Problem requirements:
Your answer should be the line containing "body_size: -85" and every line after it to the end of the records below, word for word.

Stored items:
┏━━

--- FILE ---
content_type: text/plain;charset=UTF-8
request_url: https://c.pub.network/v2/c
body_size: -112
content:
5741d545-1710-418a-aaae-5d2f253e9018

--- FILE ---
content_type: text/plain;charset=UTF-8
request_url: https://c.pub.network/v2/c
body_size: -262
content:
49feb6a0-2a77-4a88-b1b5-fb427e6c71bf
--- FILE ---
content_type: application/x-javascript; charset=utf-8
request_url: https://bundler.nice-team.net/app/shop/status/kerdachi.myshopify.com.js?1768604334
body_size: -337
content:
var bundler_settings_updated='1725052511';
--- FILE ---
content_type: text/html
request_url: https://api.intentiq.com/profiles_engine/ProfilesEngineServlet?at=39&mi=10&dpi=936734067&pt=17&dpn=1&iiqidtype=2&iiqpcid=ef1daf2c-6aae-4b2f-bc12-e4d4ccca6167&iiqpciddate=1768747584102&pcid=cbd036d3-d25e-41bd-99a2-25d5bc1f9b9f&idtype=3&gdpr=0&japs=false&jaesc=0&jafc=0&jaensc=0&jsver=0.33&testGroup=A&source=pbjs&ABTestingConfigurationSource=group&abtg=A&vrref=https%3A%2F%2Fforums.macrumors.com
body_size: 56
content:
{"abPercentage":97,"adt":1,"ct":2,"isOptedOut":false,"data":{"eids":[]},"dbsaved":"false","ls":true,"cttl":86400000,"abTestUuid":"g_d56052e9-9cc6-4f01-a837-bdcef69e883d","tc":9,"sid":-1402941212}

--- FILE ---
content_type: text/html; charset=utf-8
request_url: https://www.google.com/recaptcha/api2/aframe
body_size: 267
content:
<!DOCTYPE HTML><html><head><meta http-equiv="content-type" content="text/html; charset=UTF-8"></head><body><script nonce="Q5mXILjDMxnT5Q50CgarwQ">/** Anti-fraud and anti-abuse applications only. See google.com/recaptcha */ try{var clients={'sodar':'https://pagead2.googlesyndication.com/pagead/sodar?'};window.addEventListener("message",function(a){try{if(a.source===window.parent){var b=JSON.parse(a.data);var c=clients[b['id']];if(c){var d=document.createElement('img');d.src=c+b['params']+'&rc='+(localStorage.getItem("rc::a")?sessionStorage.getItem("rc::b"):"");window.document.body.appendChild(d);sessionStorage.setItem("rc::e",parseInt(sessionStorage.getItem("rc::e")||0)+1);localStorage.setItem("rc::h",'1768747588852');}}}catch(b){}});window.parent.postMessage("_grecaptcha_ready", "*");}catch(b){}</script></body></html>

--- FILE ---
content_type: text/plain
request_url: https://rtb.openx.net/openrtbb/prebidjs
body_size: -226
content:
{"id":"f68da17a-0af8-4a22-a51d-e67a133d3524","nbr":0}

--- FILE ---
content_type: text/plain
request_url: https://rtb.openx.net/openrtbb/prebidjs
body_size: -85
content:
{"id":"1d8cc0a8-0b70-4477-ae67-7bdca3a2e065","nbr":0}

┗━━

Task solution:
body_size: -85
content:
{"id":"1d8cc0a8-0b70-4477-ae67-7bdca3a2e065","nbr":0}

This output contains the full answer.